I only reviewed the interface but think it's great - very similar to what I've built on my private system as well. However, I'm using descriptors instead of type hints since I felt that hints required a more hacky solution whereas descriptors had a very nice interface via __set_name__.

A question: Why do you match against the string representations instead of the types themselves? Ref my own check_type and check_subclass (both probably has some holes - I put it together long ago but haven't tested it extensively):

from typing import get_args
from typing import get_origin

custom_typechecks: dict[Any, Callable[[Any, tuple[Any, ...]], bool]] = {}

def check_type(tgt: Any, cls: Any) -> bool:
    if cls is Any:
        return True
    if cls is None:
        return tgt is None
    if cls is type:
        return type(tgt) is type
    args = tuple(arg for arg in get_args(cls) if not isinstance(arg, TypeVar))
    if (origin := get_origin(cls)) is None:
        return isinstance(tgt, cls)
    if origin in (Union, UnionType):
        return any(check_type(tgt, arg) for arg in args)
    if origin is Literal:
        return tgt in args
    if origin is type:
        return type(tgt) is type
    if not isinstance(tgt, origin):
        return False
    if (customcheck := custom_typechecks.get(origin, None)) is not None:
        return customcheck(tgt, args)
    if origin in (dict, defaultdict, Mapping):
        assert len(args) == 2
        keytype, valuetype = args
        return all(
            check_type(k, keytype) and check_type(v, valuetype) for k, v in tgt.items()
        )
    if origin is tuple:
        if Ellipsis in args:
            assert len(args) == 2
            valuetype, _ = args
            return all(check_type(v, valuetype) for v in tgt)
        try:
            return all(check_type(v, t) for v, t in zip(tgt, args, strict=True))
        except ValueError:
            return False
    if origin in (list, set, frozenset):
        assert len(args) == 1
        (valuetype,) = args
        return all(check_type(v, valuetype) for v in tgt)
    return False

def check_subclass(child_type: Any, parent_type: Any) -> bool:
    if parent_type is Any or parent_type is child_type:
        return True
    parent_origin = get_origin(parent_type)
    child_origin = get_origin(child_type)
    if parent_origin is None:
        return issubclass(child_origin or child_type, parent_type)
    parent_args = get_args(parent_type)
    child_args = get_args(child_type)
    if parent_origin is Union:
        if child_origin is Union:
            return all(
                any(check_subclass(ch, pa) for pa in parent_args) for ch in child_args
            )
        return any(check_subclass(child_type, parent_arg) for parent_arg in parent_args)
    if parent_origin is Literal:
        if child_origin is Literal:
            return set(child_args).issubset(parent_args)
        return False
    if child_origin is Literal:
        return all(isinstance(ch, parent_origin) for ch in child_args)
    if child_origin is None:
        return False
    if not issubclass(child_origin, parent_origin):
        return False
    try:
        for childarg, parentarg in zip(child_args, parent_args, strict=True):
            if not check_subclass(childarg, parentarg):
                return False
    except ValueError:
        return False
    return True
FelixTheC commented 2 years ago

Good question, I started it a while ago I should start a deeper refactoring in the near future.

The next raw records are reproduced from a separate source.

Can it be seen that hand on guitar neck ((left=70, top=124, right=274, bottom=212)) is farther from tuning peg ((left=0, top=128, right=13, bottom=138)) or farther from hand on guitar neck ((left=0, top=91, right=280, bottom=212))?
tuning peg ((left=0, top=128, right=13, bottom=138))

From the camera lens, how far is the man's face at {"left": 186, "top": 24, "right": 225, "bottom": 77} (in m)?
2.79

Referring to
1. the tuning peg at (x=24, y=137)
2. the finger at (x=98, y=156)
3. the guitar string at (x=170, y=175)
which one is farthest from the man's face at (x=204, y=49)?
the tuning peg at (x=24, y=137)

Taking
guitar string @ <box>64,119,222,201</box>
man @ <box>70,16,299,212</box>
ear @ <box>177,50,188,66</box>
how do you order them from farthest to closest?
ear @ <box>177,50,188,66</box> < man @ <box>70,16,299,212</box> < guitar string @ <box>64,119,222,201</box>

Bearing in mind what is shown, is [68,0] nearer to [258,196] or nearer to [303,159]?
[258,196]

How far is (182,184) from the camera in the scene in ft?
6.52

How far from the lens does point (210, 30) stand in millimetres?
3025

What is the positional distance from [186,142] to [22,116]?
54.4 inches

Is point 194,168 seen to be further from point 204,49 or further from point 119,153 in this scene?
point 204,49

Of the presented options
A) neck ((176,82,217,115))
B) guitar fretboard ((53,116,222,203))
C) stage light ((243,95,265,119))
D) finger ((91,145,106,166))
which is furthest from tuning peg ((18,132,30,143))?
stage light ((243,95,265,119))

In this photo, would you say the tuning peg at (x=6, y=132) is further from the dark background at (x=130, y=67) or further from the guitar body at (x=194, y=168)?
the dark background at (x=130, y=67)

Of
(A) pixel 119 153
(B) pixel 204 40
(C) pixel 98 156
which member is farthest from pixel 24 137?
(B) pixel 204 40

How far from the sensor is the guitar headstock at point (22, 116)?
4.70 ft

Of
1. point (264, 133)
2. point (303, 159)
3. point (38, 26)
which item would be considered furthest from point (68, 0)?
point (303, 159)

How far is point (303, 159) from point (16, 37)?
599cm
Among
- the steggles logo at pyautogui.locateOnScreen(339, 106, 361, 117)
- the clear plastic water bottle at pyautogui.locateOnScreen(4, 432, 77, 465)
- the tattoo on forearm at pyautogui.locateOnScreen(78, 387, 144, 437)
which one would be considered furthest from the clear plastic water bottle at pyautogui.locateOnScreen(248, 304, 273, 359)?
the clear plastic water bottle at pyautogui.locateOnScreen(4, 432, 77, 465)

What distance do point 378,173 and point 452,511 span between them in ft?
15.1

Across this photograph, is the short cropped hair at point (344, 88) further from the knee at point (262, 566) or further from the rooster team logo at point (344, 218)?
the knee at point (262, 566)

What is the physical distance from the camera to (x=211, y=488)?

I had trouble with mypy when using descriptors instead of a Type that was the only reason.

I think you want to use your own version so that I will close this issue??

hjalmarlucius commented 2 years ago

Yeah I'm a bit stuck on migrating as I've ventured too far on my own path but would ideally offload all of this eventually. Agree that there's definitely a trade-off required between annotations and descriptors that should be cleaned up in python core - i.e. the ability to create your own dataclass without tons of hacks.